Alliances (Star Wars: Thrawn, #2)(13)



“I might be of more use inside,” Thrawn offered. “My eyes see a slightly different spectrum than yours.”

“I’d rather you check out here,” Anakin said firmly. Even this close to the ship he couldn’t sense Padmé’s presence, which meant she was either not there, already dead, or critically close to death. He needed to get inside and find out which, and he wasn’t in the mood to argue the point. “You can have Artoo to help,” he added. Looking back at the tree where the little droid was hiding, he raised his voice. “Artoo?”

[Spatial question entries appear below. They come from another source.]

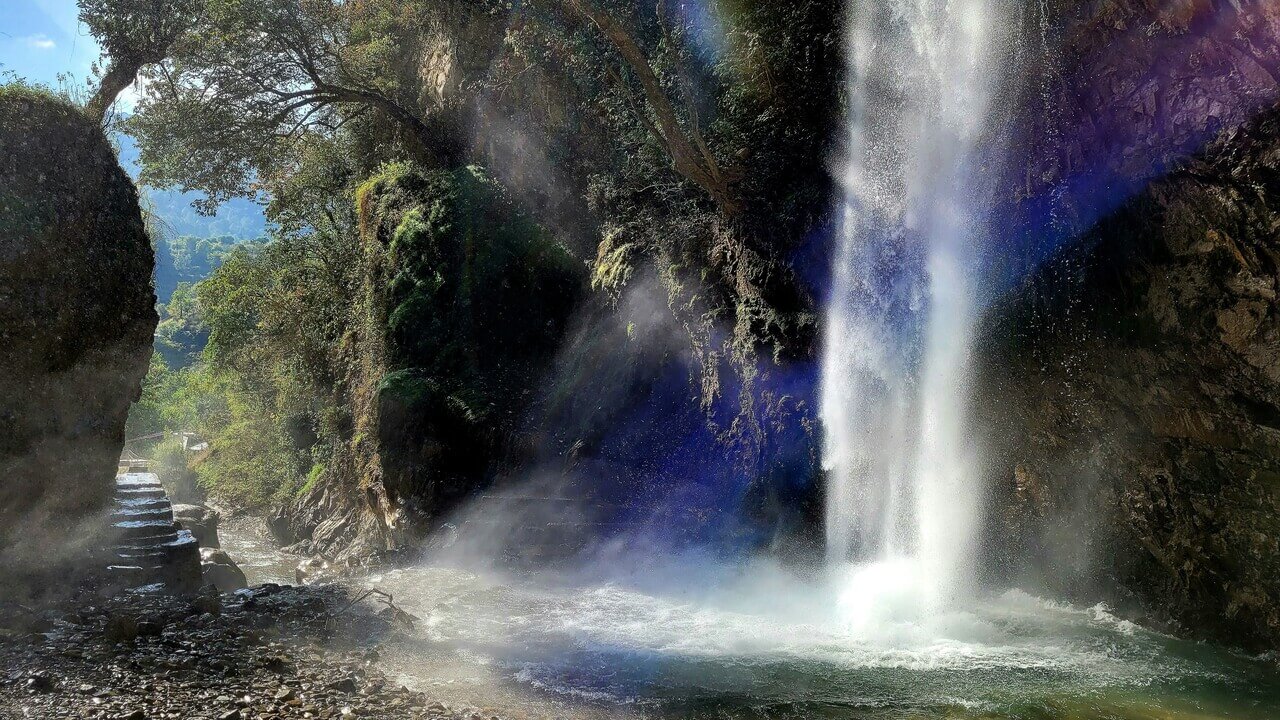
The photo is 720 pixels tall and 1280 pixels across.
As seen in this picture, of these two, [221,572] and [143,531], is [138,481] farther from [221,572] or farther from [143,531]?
[143,531]

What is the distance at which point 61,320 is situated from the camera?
30.6 ft

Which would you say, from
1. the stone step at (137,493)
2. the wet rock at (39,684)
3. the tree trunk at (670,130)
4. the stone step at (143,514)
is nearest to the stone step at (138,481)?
the stone step at (137,493)

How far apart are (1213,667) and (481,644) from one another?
7.60 metres

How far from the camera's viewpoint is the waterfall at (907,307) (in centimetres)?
966

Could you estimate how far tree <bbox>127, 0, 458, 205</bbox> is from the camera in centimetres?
1711

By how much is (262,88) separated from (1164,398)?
65.3 ft

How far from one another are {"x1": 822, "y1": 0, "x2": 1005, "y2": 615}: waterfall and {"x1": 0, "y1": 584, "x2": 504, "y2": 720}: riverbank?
19.8ft

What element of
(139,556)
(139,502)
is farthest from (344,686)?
(139,502)

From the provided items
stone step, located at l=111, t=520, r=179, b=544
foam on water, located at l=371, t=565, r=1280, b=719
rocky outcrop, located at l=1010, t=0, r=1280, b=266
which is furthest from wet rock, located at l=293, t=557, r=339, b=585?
rocky outcrop, located at l=1010, t=0, r=1280, b=266

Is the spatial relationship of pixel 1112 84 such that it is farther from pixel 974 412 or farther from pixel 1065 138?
pixel 974 412

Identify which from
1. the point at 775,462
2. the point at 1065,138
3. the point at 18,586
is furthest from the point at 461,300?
the point at 1065,138

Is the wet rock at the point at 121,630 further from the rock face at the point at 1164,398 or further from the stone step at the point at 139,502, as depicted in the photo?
→ the rock face at the point at 1164,398

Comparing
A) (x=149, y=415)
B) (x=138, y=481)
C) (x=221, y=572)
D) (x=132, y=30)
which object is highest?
(x=132, y=30)

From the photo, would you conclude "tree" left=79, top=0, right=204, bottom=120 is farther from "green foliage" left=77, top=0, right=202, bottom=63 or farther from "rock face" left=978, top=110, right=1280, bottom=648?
"rock face" left=978, top=110, right=1280, bottom=648
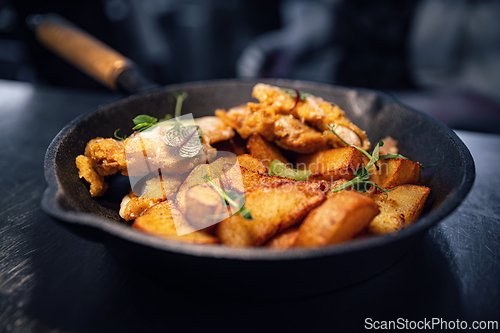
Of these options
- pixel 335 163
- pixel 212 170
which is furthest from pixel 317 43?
pixel 212 170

There was a twitter of acknowledgment, and R2-D2 rolled into view. Giving a small burst from his jets to fly over a fallen log, he settled back onto his wheels and rolled awkwardly across the uneven ground toward them. “I’m going inside,” Anakin told him. “You and Commander Thrawn look for clues out here.”

There were all sorts of reasons why Padmé might have changed the key code on her ship. Luckily, she hadn’t. A minute later Anakin was inside.

He checked out the most likely places first: galley, sleeping chamber, control cabin. Then, lightsaber in hand, senses alert for trouble, he went methodically through the entire ship.

No Padmé: dead, injured, or alive. No signs of attack, or indications that she might have had to leave the ship in a hurry. The escape pods were still in place, and hadn’t been activated or prepped. The comm showed that she’d sent two messages, but with the obligatory encryption overlay he couldn’t read them.

His sense of anxiety, which had abated somewhat with the discovery that his beloved wife wasn’t lying dead in her ship, was growing again as he finally stepped back outside. Padmé had apparently left the ship under her own volition. But where had she gone?

Thrawn and R2-D2 both turned to him as he joined them at one end of the clearing. “Any news?” Thrawn asked.

Anakin shook his head. “No one inside. No signs of accident or violence. Her computer’s nav log shows she came straight here from Coruscant.”

“Your ships maintain the data of your travels?” Thrawn asked, frowning.

“Sure, if you don’t wipe the nav computer after you arrive,” Anakin said. “Why, don’t yours do that?”

“We use a different navigational method,” Thrawn said. “Yes, of course you would have records.”

“Yeah,” Anakin said. Odd comment. “There were also two messages in her outgoing file, but they’re encrypted and I can’t read them.”

“Her personal message records are encrypted?”

“It’s a diplomatic ship,” Anakin reminded him. “Nothing an ambassador does or says is truly personal. Transmission records are routinely encrypted in case the ship is intercepted—we don’t want the Separatists reading our messages.”

“Yes; the Separatists,” Thrawn said. “The origins and driving force behind this Clone War are still somewhat opaque to me.”

“And we’re not going to discuss them now,” Anakin said firmly. “Did you find anything?”

“There’s no damage to the ship’s exterior,” Thrawn said. “No indications of fuel loss, sensor failure, or other problems that might have forced a landing. Also no detectable blood or torn clothing.” He indicated the ground in front of them. “You spoke of an informant. Was he local, or was he also traveling to Batuu?”

“She,” Anakin automatically corrected. “And yes, she was traveling here. Or had traveled here. I’m not sure of the timing.”

“Have you details of her ship?”

“Not really,” Anakin said. “Artoo, did Padmé ever mention the kind of ship her handmaidens used?”

There was a short pause as R2-D2 searched his datafiles. Then, with a warbled affirmative, he leaned forward and projected a holo of a small ship onto the ground. “That’s it,” Anakin told Thrawn. “He says it’s a Nomad Four, a civilian version of the Seltaya military courier ship.”

“What is the scale?” Thrawn asked. “And may I see the underside?”

“Artoo?” Anakin prompted.

The image flipped over, and a scale crosshatch appeared over it. “Yes,” Thrawn murmured. “Do you see these marks?”

He pointed to the ground at his feet. If he squinted, Anakin decided, he might imagine he could see a wide depression there. “Are you saying that’s the mark of a Nomad’s landing skid?”

“Yes,” Thrawn said. “Furthermore, do you see the grass within the mark?”

“Yes,” Anakin said. It looked like all the other grass around them. “And?”

“Note the darker color in the veins on the undersides of the leaves,” Thrawn said. “I believe the leaves were crushed in a ship’s landing, beginning their return to full life only when it departed.”

“Any idea how long the ship was here?”

“No,” Thrawn said. “But from the regrowth pattern, I estimate the ship left approximately one week ago.”

“You’re an expert on Batuu plant life now?” Anakin asked, frowning. That seemed suspiciously convenient.

“I knew the Nubian ship had been in this area,” Thrawn said calmly, pulling a small flat box from the back of his belt. “I also know that plant life can offer clues. I therefore loaded all the details that were available on this region’s plants into my recorder before leaving my ship.”